According to Arbor Networks’ Thursday announcement, Arbor Peakflow SP 5.5 includes new capabilities and reporting features, quickly alerting users to potentially malicious traffic and giving them the ability to block or rate-limit the unexpected traffic caused by a distributed denial-of-service attack.
Peakflow SP 5.5, Arbor Networks said, also provides security teams with “macro” visibility into threats across the network.
The latest release also introduces support for 4-byte Autonomous Systems Numbers, which organizations will have to inevitably move to, given that the original group of 2-byte numbers allowed for 65,536 total ASNs and the Internet continues to grow and deplete these numbers. The expansion of ASNs to 4 bytes provides a pool of more than four billion numbers.

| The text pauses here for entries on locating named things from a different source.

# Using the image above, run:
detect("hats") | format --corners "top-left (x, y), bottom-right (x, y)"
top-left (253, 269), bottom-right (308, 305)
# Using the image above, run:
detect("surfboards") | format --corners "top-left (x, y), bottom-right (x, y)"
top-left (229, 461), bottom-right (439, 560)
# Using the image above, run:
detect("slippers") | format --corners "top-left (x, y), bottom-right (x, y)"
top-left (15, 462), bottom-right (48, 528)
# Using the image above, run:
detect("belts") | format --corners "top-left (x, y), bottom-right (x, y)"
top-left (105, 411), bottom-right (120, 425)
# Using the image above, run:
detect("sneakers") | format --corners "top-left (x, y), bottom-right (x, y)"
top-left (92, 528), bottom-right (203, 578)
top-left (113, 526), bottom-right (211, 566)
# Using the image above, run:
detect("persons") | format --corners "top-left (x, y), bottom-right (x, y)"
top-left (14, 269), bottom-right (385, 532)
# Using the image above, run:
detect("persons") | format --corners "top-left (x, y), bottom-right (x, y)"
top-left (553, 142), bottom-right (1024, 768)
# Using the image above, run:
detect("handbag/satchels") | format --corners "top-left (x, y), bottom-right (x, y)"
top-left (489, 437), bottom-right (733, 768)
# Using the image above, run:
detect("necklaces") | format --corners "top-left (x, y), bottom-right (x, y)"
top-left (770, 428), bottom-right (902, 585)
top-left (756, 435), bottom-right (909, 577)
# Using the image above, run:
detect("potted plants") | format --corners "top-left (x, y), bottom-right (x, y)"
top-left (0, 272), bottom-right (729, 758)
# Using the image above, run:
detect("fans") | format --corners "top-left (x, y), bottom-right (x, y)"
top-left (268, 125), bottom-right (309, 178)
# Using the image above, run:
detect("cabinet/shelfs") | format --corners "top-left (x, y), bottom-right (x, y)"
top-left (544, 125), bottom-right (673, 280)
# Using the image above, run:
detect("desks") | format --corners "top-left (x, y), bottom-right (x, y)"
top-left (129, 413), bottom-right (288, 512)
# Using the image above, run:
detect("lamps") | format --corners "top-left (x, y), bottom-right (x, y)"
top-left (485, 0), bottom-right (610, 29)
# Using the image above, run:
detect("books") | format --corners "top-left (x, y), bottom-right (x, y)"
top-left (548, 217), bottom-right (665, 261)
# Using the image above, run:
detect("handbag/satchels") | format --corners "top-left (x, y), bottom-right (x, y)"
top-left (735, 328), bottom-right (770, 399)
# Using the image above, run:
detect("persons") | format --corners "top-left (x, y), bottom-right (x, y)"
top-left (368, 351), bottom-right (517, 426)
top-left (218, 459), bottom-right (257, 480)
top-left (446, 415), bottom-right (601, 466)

“Arbor is delivering carrier-class platforms for the detection and surgical mitigation of both volumetric DDoS and application layer attacks and also from internal threats like malicious insiders and compromised hosts,” Arbor Networks chief technology officer Rob Malan said in a statement. “Firewalls, IPS and other products are key elements of an overall security strategy, but these solutions are designed to provide security functions that don’t address the issue of availability, and therefore, don’t meet the needs of today’s data center, hosting and cloud providers.”
Arbor has also introduced a standalone version of its Threat Management System, designed to protect hosting and Internet data center infrastructure from availability threats.
Prior to now, Peakflow SP and TMS had been tightly integrated, providing both visibility and real-time attack mitigation. Peakflow TMS is now available as a standalone appliance for rapid deployment and mitigation of DDoS attacks targeting hosting and Internet data center infrastructure and customers.
Multi-tenant environments such as data centers, compute clouds and hosting platforms are prime targets for DDoS attacks because they can be high-profile, and they have the potential to cause collateral damage across multiple customers, according to Arbor Networks.
Peakflow TMS addresses the issue of availability by identifying and removing network and application layer attacks without interrupting the flow of legitimate traffic, meaning that customer-facing services and data remain available while operators actively mitigate attacks.